- _Supplied text_
- - -

Learn Optimizing For BI Concurrency And Workloads for free with explanations, exercises, and a quick test (for Analytics Engineer).

Published: December 23, 2025 | Updated: December 23, 2025

Why this matters

Analytics Engineers keep BI dashboards fast during peak hours while protecting pipelines and controlling cost. You will often be asked to:

  • Make morning dashboards load under 5–10 seconds, even with hundreds of concurrent users.
  • Prevent ELT/ETL jobs from slowing BI, and vice versa.
  • Right-size compute and auto-scaling to handle bursts without overspending.
  • Design aggregates and caching so common queries barely touch raw, huge tables.

Concept explained simply

Concurrency is how many queries your warehouse can run at the same time. BI workloads are bursty: a stand-up meeting, a product launch, or month-end reporting can create spikes. When incoming queries exceed capacity, they queue and users wait.

- - -

- _Using the information_
1. List every event the BI concurrency text gives as something that can create spikes in BI workloads.
2. Answer these questions from the BI concurrency text:
(a) On what date was it published?
(b) How does it define concurrency?
(c) What happens when incoming queries exceed capacity?
The entries after this text are separate material and are not part of it.

- _Material shown_
- - -

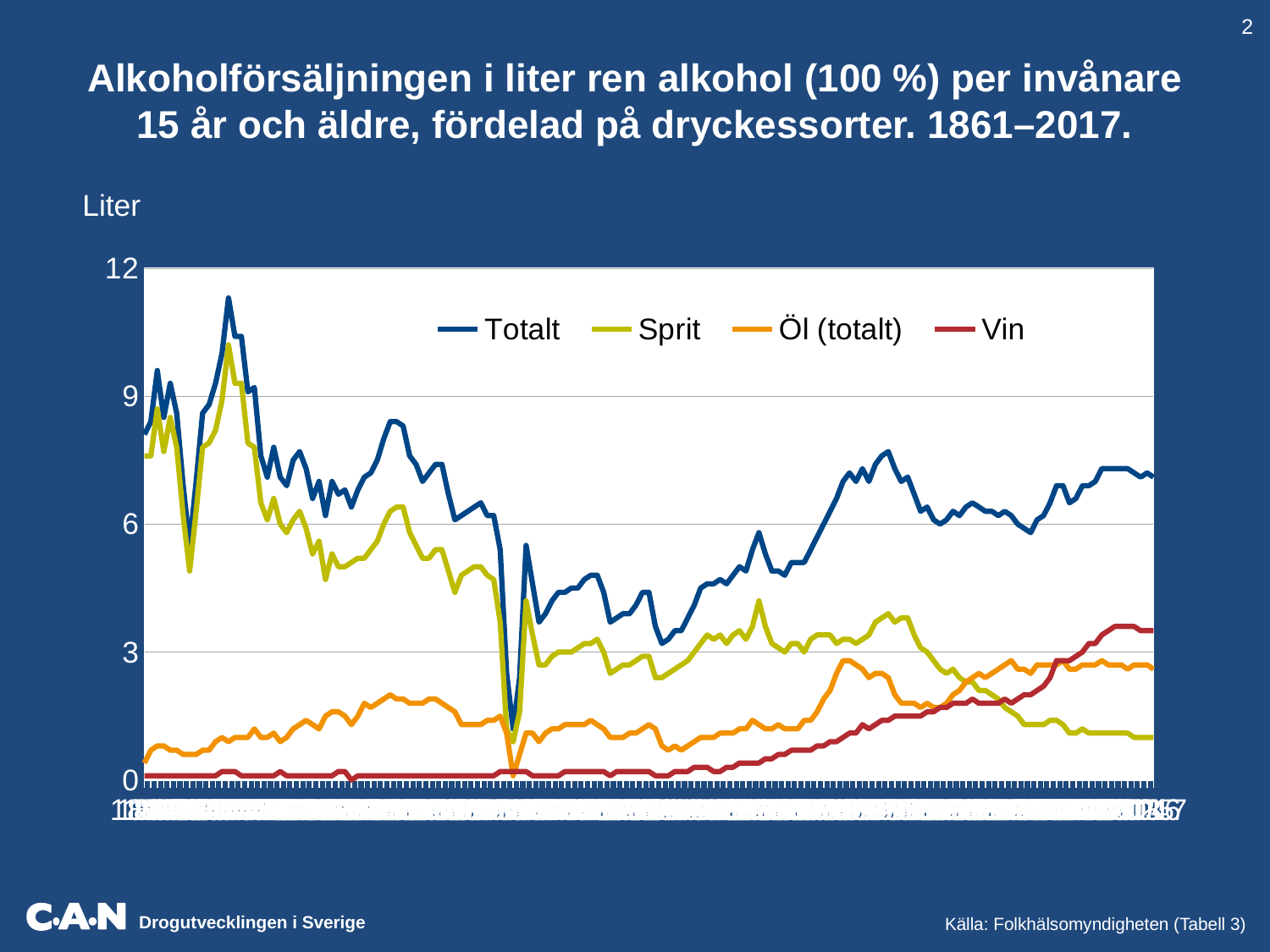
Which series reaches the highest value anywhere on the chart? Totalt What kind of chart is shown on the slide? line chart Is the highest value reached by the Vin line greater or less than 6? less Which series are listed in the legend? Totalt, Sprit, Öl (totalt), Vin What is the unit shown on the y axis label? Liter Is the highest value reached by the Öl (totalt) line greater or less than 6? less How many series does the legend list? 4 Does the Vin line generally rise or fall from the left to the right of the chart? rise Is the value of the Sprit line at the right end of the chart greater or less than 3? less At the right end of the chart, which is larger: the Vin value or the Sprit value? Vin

- - -

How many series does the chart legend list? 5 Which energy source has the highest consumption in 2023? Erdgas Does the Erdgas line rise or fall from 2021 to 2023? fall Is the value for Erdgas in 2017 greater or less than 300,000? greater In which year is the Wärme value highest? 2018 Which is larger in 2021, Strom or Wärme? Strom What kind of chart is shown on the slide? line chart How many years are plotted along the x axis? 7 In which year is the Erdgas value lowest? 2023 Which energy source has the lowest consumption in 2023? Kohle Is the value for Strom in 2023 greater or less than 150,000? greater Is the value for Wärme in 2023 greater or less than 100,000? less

- - -

- _Answers in order_
1.
- a stand-up meeting
- a product launch
- month-end reporting

2.
(a) December 23, 2025
(b) How many queries your warehouse can run at the same time
(c) They queue and users wait.